Proyek Penanaman Hutan di Asia
1 September 2011Selain menjadi negara dengan jumlah pembalakan terbesar, Indonesia juga menjadi negara yang menyebabkan emisi gas rumah kaca terbesar lewat pembakaran. Pemerintah Indonesia kini berusaha menghentikan semua itu. Presiden Susilo Bambang Yudhoyono mengumumkan tahun ini moratorium tentang ijin pembalakan hutan. Namun demikian, jumlah hutan Indonesia terus berkurang. Moratorium saja tidak cukup. Demikian pendapat banyak pakar. Indonesia juga harus menanam pohon besar-besaran, untuk mengkompensasi wilayah hutan yang hilang.
Studi RRI
Beberapa negara Asia lainnya, yaitu Korea Selatan, Vietnam, Cina dan India, sudah berhasil dalam upaya penanaman kembali. Demikian hasil studi Rights and Resource Initiative atau RRI, sebuah ikatan organisasi, yang ikut berperan dalam reformasi politik di bidang penggunaan hutan dan hak tanah. Andy White, koordinator jaringan Rights and Resource Initiative (RRI), mengatakan, keberhasilan beberapa negara dilandasi perubahan dalam peraturan hak kepemilikan dan penggunaan hutan.

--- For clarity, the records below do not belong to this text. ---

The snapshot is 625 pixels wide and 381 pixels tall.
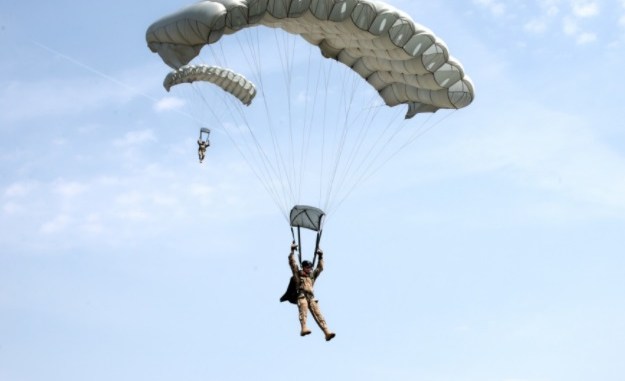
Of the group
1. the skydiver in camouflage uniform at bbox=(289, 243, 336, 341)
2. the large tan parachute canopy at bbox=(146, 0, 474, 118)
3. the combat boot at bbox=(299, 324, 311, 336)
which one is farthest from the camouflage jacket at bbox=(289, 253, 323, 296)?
the large tan parachute canopy at bbox=(146, 0, 474, 118)

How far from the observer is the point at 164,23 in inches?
939

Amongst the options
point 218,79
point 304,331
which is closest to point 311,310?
point 304,331

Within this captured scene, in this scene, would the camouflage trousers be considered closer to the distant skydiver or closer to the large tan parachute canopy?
the distant skydiver

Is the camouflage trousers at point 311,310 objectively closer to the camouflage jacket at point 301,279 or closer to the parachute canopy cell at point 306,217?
the camouflage jacket at point 301,279

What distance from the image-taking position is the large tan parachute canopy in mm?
23531

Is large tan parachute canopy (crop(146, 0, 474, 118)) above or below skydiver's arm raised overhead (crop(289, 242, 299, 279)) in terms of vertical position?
above

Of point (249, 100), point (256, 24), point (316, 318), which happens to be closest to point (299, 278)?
point (316, 318)

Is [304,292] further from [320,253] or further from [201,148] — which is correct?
[201,148]

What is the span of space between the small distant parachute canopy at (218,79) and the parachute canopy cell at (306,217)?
7.95 m

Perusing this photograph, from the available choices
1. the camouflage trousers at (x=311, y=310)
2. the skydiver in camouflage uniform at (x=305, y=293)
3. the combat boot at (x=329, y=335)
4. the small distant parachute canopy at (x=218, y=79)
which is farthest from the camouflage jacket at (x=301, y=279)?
the small distant parachute canopy at (x=218, y=79)

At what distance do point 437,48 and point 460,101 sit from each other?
2.24 metres

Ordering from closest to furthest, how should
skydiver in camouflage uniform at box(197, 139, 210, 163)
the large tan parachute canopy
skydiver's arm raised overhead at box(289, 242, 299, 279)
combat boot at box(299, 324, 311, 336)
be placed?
the large tan parachute canopy < combat boot at box(299, 324, 311, 336) < skydiver's arm raised overhead at box(289, 242, 299, 279) < skydiver in camouflage uniform at box(197, 139, 210, 163)

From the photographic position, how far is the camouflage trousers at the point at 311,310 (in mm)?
23938

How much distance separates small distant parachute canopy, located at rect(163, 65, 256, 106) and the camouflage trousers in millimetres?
9674
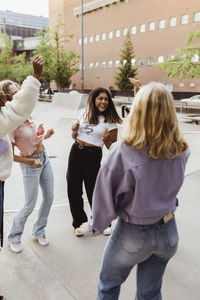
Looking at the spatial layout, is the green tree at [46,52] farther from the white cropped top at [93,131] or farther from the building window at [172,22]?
the white cropped top at [93,131]

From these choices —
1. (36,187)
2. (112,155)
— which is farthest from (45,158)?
(112,155)

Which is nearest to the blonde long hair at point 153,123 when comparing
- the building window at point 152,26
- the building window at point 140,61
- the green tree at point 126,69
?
the green tree at point 126,69

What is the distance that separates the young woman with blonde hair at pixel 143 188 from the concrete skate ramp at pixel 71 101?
17.7 metres

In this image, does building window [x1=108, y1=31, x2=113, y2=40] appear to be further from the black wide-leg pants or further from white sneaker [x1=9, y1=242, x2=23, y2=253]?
white sneaker [x1=9, y1=242, x2=23, y2=253]

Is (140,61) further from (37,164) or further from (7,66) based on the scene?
(37,164)

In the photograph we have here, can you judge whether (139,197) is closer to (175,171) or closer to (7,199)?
(175,171)

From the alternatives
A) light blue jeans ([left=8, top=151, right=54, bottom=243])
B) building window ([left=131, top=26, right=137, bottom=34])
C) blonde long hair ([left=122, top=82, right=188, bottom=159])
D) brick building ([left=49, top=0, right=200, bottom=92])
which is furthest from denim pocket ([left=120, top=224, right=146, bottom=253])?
building window ([left=131, top=26, right=137, bottom=34])

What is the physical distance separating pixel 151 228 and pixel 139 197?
0.23m

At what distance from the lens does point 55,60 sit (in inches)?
1223

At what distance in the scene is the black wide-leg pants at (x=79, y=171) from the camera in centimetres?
348

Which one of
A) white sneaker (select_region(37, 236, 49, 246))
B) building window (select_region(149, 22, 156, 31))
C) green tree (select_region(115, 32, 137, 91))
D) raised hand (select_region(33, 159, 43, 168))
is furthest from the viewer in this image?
building window (select_region(149, 22, 156, 31))

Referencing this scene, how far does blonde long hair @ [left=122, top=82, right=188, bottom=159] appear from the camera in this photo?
1500mm

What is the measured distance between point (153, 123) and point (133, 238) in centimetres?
69

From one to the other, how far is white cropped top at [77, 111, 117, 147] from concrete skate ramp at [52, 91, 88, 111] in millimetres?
15847
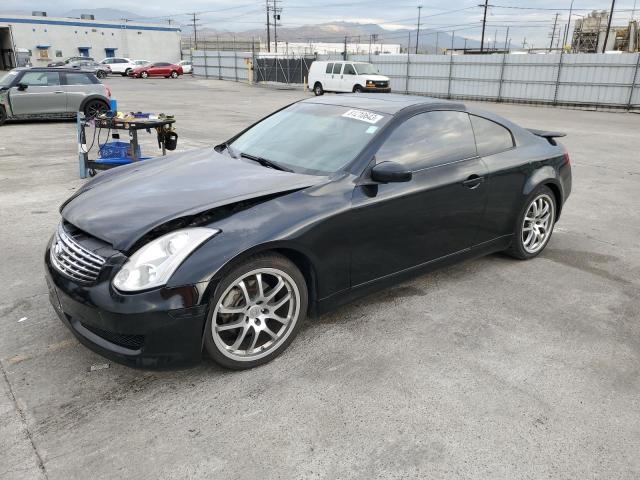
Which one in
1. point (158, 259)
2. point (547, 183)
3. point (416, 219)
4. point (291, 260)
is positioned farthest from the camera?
point (547, 183)

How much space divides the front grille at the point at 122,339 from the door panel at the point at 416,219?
54.7 inches

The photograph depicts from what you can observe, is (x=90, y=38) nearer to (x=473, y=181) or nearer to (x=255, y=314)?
(x=473, y=181)

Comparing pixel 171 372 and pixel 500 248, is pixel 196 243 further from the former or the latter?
pixel 500 248

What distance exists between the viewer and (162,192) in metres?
3.19

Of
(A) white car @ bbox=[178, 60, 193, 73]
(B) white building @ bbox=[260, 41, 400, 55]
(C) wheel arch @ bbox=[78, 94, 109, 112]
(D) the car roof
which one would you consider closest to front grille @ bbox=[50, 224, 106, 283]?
(D) the car roof

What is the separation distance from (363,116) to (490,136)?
1205 millimetres

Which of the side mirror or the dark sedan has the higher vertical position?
the side mirror

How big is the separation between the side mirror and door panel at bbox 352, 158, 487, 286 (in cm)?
11

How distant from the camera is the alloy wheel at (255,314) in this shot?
289cm

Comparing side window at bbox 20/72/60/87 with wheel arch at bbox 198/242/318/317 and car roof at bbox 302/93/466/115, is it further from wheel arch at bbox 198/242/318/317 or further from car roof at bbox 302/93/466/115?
wheel arch at bbox 198/242/318/317

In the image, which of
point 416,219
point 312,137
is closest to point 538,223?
point 416,219

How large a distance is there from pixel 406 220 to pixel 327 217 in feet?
2.34

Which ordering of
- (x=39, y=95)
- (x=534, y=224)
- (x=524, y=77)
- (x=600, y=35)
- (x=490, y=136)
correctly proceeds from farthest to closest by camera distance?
(x=600, y=35), (x=524, y=77), (x=39, y=95), (x=534, y=224), (x=490, y=136)

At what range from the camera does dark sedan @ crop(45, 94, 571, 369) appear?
268 centimetres
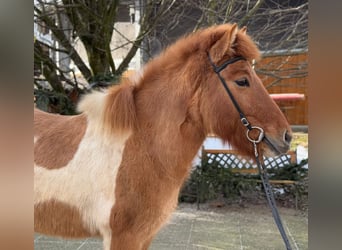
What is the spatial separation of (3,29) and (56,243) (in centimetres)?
353

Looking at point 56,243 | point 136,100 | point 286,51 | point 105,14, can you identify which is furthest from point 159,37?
point 136,100

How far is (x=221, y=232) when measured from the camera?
3.83m

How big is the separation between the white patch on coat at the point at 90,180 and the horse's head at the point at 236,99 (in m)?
0.43

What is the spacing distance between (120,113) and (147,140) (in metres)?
0.18

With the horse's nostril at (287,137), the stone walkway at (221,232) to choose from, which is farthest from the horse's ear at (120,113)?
the stone walkway at (221,232)

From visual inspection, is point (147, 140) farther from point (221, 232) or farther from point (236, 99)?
point (221, 232)

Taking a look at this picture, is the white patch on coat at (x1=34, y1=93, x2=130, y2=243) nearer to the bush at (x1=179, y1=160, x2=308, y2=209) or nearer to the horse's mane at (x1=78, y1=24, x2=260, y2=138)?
the horse's mane at (x1=78, y1=24, x2=260, y2=138)

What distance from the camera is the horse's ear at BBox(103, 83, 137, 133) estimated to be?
5.36 ft

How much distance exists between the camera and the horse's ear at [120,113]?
64.3 inches

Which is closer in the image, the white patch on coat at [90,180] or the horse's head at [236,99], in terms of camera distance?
the horse's head at [236,99]

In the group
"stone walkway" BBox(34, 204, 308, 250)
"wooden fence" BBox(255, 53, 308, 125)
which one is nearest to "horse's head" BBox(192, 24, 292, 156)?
"stone walkway" BBox(34, 204, 308, 250)

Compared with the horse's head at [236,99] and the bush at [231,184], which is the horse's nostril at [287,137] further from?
the bush at [231,184]

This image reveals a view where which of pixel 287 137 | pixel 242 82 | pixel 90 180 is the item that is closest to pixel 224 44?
pixel 242 82

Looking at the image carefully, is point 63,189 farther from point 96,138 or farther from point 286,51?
point 286,51
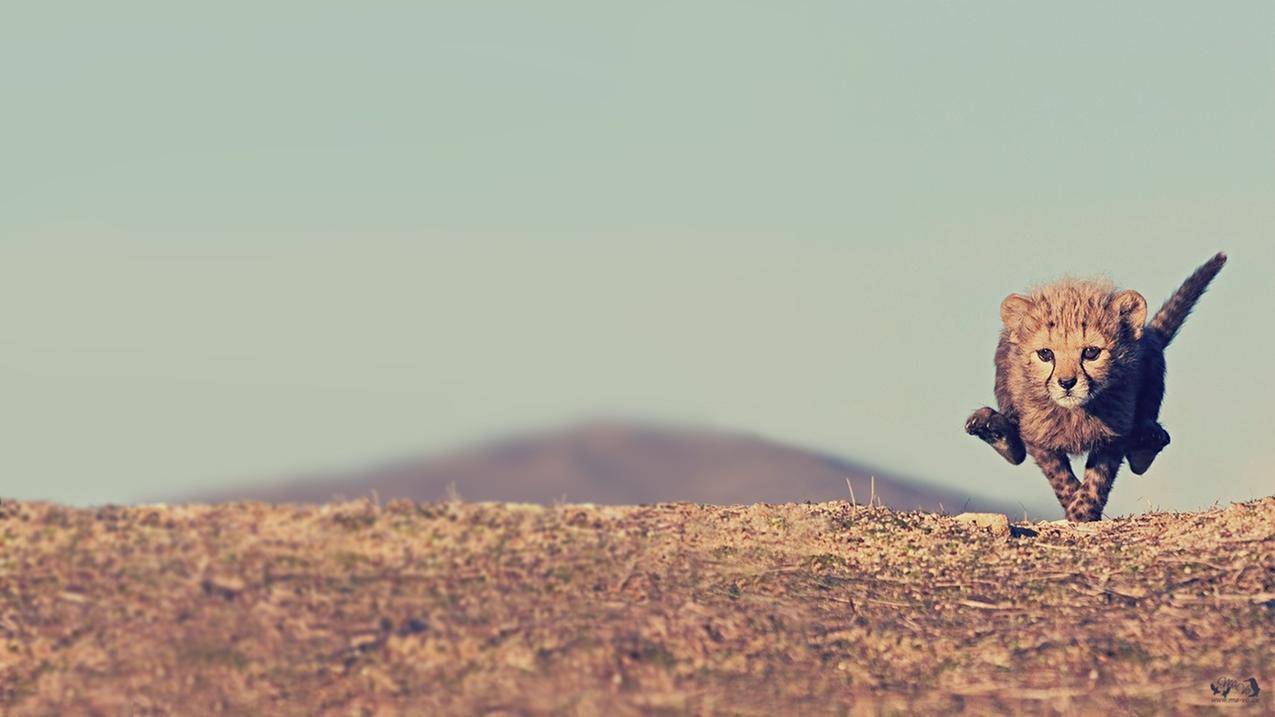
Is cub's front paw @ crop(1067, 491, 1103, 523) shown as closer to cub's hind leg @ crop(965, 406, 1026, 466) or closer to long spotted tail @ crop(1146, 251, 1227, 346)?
cub's hind leg @ crop(965, 406, 1026, 466)

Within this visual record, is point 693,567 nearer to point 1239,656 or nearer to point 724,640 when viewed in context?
point 724,640

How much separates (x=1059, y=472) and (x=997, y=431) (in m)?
0.77

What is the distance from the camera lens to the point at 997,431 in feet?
50.8

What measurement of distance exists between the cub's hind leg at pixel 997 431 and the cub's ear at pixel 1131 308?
1678 mm

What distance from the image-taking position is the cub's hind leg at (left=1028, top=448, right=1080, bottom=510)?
15172mm

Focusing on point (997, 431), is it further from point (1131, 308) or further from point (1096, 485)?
point (1131, 308)

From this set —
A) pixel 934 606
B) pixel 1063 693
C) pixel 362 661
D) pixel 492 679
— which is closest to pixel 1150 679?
pixel 1063 693

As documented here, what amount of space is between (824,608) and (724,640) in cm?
125

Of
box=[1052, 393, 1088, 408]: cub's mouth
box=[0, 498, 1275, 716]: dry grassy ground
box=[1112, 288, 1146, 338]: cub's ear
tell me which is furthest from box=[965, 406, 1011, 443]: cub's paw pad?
box=[0, 498, 1275, 716]: dry grassy ground

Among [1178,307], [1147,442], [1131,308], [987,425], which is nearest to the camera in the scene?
[1131,308]

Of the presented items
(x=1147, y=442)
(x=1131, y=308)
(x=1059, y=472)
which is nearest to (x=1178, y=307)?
(x=1147, y=442)

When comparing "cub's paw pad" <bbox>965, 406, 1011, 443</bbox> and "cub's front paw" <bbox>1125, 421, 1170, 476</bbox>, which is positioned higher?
"cub's paw pad" <bbox>965, 406, 1011, 443</bbox>

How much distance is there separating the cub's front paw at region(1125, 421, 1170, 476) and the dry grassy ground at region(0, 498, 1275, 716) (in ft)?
12.2

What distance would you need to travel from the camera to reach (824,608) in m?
10.0
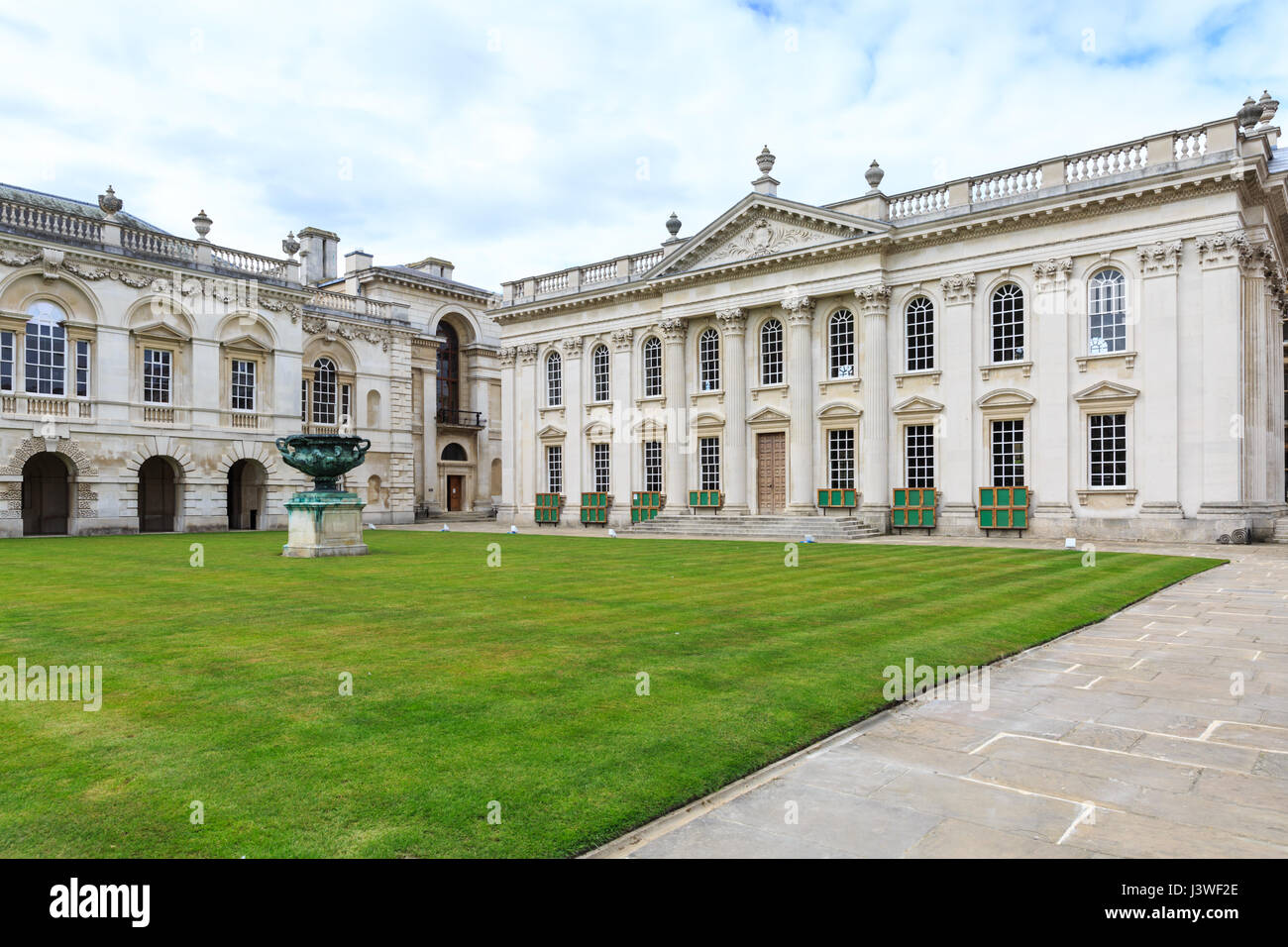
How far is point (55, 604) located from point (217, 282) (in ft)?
96.5

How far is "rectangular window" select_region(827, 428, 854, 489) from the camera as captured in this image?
111 feet

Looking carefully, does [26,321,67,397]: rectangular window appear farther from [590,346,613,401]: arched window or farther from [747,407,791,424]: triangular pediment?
[747,407,791,424]: triangular pediment

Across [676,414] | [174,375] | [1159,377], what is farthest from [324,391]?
[1159,377]

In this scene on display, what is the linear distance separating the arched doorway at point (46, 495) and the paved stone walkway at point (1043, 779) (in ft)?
125

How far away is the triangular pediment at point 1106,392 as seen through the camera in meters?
27.1

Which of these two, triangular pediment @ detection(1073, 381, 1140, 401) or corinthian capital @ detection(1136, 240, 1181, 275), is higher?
corinthian capital @ detection(1136, 240, 1181, 275)

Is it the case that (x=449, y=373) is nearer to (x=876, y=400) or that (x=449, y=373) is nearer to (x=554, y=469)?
(x=554, y=469)

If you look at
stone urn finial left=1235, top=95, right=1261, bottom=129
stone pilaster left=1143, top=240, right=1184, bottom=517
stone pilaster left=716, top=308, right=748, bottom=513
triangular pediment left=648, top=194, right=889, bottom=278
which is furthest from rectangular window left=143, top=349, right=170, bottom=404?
stone urn finial left=1235, top=95, right=1261, bottom=129

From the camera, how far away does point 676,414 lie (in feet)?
127

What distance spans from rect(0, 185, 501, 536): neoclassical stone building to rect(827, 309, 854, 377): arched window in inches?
871

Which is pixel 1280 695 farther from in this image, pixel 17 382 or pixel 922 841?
pixel 17 382

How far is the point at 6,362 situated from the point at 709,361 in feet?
92.2

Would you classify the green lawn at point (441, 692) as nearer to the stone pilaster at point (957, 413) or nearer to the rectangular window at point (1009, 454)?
the rectangular window at point (1009, 454)

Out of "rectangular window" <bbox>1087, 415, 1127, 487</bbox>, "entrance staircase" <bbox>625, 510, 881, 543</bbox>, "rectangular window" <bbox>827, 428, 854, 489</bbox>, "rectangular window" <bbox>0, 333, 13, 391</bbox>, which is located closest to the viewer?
"rectangular window" <bbox>1087, 415, 1127, 487</bbox>
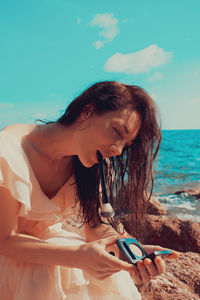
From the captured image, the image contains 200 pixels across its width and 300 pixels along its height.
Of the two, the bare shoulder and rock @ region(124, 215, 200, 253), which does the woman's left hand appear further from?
rock @ region(124, 215, 200, 253)

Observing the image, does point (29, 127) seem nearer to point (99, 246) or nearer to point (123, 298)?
point (99, 246)

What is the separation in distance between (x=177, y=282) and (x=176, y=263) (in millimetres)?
315

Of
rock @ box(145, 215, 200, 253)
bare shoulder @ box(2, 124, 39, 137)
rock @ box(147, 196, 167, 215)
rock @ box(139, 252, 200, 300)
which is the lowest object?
rock @ box(147, 196, 167, 215)

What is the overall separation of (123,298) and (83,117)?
3.46ft

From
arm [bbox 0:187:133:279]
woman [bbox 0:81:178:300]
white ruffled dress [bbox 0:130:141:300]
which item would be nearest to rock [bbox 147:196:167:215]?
woman [bbox 0:81:178:300]

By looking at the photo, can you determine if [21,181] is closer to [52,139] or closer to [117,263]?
[52,139]

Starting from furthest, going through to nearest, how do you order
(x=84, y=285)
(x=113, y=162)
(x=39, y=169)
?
(x=113, y=162), (x=39, y=169), (x=84, y=285)

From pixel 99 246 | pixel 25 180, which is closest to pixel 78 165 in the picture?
pixel 25 180

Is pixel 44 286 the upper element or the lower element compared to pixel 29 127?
lower

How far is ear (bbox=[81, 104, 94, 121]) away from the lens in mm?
1813

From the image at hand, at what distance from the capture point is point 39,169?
1951mm

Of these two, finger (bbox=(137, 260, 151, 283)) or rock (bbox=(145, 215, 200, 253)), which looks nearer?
finger (bbox=(137, 260, 151, 283))

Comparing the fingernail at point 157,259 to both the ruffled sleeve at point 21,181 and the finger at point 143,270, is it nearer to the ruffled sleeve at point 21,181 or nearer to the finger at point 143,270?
the finger at point 143,270

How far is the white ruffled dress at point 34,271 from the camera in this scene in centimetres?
154
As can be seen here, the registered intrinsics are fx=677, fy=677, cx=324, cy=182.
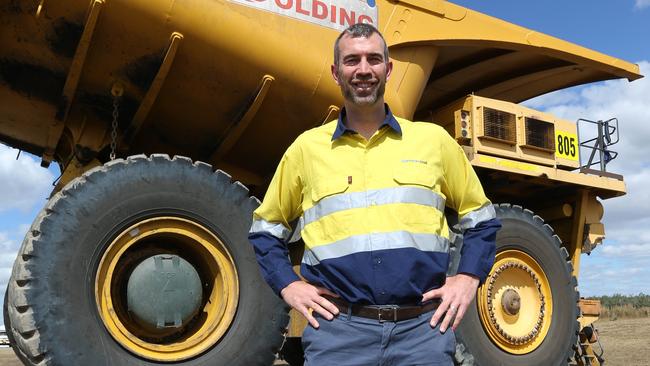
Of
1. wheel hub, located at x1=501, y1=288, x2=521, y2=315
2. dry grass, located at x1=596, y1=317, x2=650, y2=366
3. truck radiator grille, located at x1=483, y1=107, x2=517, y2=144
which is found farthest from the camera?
dry grass, located at x1=596, y1=317, x2=650, y2=366

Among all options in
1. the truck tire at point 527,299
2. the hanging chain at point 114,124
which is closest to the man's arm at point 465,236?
the hanging chain at point 114,124

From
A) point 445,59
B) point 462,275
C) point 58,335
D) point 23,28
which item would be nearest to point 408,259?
point 462,275

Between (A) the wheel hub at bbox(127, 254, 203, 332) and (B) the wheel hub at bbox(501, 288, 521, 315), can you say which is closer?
(A) the wheel hub at bbox(127, 254, 203, 332)

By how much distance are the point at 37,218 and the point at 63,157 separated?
1261 mm

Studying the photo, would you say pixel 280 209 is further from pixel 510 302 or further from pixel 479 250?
pixel 510 302

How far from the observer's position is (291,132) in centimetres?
495

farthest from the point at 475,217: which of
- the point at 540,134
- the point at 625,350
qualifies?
Answer: the point at 625,350

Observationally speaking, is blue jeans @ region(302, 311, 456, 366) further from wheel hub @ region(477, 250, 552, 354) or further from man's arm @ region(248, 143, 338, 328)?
wheel hub @ region(477, 250, 552, 354)

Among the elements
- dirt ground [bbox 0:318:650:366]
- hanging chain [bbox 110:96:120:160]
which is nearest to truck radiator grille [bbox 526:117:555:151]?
hanging chain [bbox 110:96:120:160]

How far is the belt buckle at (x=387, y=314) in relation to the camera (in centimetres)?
209

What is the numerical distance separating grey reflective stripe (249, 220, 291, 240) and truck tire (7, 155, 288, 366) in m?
1.83

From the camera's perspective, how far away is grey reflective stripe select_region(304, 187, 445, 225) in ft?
7.20

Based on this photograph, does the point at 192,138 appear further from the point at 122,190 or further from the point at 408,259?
the point at 408,259

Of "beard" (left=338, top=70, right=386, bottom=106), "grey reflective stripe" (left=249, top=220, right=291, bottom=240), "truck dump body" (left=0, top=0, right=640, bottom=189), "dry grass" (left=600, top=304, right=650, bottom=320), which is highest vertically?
"dry grass" (left=600, top=304, right=650, bottom=320)
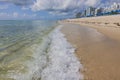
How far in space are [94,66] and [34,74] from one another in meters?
2.60

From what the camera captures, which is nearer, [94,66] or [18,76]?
[18,76]

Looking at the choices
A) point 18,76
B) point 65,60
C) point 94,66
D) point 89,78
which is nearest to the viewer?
point 89,78

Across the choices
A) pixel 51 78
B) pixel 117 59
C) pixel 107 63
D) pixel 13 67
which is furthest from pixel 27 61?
pixel 117 59

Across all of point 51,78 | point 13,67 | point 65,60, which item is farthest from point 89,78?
point 13,67

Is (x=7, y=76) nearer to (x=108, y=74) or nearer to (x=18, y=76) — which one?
(x=18, y=76)

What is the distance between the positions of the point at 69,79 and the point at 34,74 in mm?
1538

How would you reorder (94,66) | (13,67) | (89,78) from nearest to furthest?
(89,78) < (94,66) < (13,67)

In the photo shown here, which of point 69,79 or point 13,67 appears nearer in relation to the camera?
point 69,79

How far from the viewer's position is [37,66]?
288 inches

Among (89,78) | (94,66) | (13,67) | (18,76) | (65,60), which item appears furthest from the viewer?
(65,60)

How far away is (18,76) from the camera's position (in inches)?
240

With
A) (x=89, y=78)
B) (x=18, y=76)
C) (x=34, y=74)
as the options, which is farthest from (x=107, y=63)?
(x=18, y=76)

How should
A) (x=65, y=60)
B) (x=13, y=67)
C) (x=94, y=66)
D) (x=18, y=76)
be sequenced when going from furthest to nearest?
(x=65, y=60) → (x=13, y=67) → (x=94, y=66) → (x=18, y=76)

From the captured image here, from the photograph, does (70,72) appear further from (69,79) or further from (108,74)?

Negara-negara yang memberikan hak lebih luas bagi pemerintah lokal serta warga asli dalam penggunaan hutan, lebih berhasil dalam upaya penanaman kembali, daripada negara-negara yang tidak mengikutsertakan mereka. Demikian hasil studi baru RRI. Studi RRI diadakan di lima negara, yaitu Cina, Korea Selatan, Vietnam, India dan Chili. Hutan baru dalam jumlah besar dapat dilihat di Cina. Antara tahun 1990 dan 2010 Cina mengadakan penanaman hutan besar-besaran. Pemerintah Cina menyatakan, jumlahnya hampir 50 juta hektar.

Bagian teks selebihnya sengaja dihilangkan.